Home / Shark Tank Portugal / Os negócios da terceira semana de Shark Tank Portugal

Os negócios da terceira semana de Shark Tank Portugal

Shark Tank Portugal teve este sábado o seu terceiro programa.

No total foram investidos 110 mil euros, com possibilidade de chegar aos 140 mil euros. Foram fechados quatro negócios onde todos os empreendedores investiram dinheiro, o que aconteceu pela primeira vez.

Conheça os negócios do terceiro programa:

Sigura-te

Simone Fragoso, apresentou uma marca que produz toucas de natação e toalhas de microfibra. A proposta da empreendedora foi de 10 mil euros com 10% em royalties. Tratam-se de toucas impremiáveis e toalhas para retirar o excesso de água.

Tim Veira foi o primeiro a mostrar-se interessado mas todos elogiaram o negócio. Mário Ferreira apresentou também uma proposta de ganhar apenas 7% dos royalties, sendo os restantes 3% revertidos para a fundação de atletas paraolímpicos.

Gerou-se uma discussão mas o negócio acabou por ser fechado com todos os tubarões em sociedade de acordo com a proposta inicial de Simone.

v8 Waterless

45 mil euros em troca de 10% do negócio. Trata-se de um produto que permite a limpeza de um carro ou mota em qualquer lugar sem necessidade de água.

O empreendedor esclareceu que tem uma empresa familiar com vários produtos e 10% do negócio corresponde a toda a empresa enquanto 40% corresponde apenas a o negócio.

A explicação não convenceu Mário Ferreira, João Rafael e Susana ficaram fora. 20 mil euros em capital, mais 20 mil euros em empréstimo por 60% da empresa foi a proposta de Miguel Ribeiro Ferreira, que acabou por fechar negócio.

Xperimental Shoes

As gémeas Ana e Célia trouxeram ao programa um negócio de calçado e pediram 40 mil euros com 15% da empresa. 25% será para investir em marketing e 75% para investir no mercado americano.

Mário Ferreira não se mostrou interessado no negócio que não considerou sustentável. Tim Vieira quis fazer parte da marca e acreditou no sucesso do negócio. 40 mil para 35% foi a proposta do tubarão com 40 mil adicionais caso seja necessário.
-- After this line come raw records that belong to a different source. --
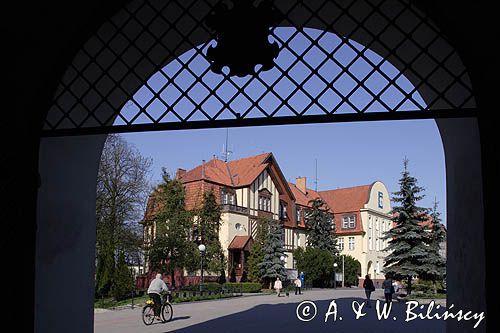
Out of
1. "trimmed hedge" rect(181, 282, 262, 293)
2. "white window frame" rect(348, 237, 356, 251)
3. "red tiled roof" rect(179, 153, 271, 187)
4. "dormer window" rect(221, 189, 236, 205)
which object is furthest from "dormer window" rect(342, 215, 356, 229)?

João Rafael Koehler e Miguel Ribeiro Ferreira acabaram por se juntar à proposta de Tim Vieira, embora com uma percentagem mais baixa e fecharam negócio com as empreendedoras.

Sumo Pontífice

Rui Amaral e Diogo Campos trouxeram a proposta de 20% da empresa por 100 mil euros. Trata-se de uma marca de sumos funcionais com benefícios para a saúde baseados na filosofia de terapia alimentar.

O modelo de negócio passa pelos franchisings e já existem 3 lojas. João Rafael Koehler acha que a avaliação de 500 mil euros de avaliação da empresa é demasiado alta.

Os empreendedores acabaram por não fechar negócio apesar dos elogios dos empreendedores ao produto.

Notebook Comestível

Ricardo Silva pediu 2500 euros por 10% da empresa. Trata-se de uma versão mais rudimentar da aplicação snapchat em que alguém pode comprar um bloco de notas, escrever uma mensagem e oferecer a alguém, um produto comestível.

Todos os empreendedores deram grandes elogios . Mário e Tim pediram 20 mil euros por 75% da empresa. Tim Vieira e Mário Ferreira acabaram por fechar negócio por 20 mil euros e 70% da empresa. Os tubarões compraram a ideia e pretendem industrializar o processo de produção dos blocos comestíveis.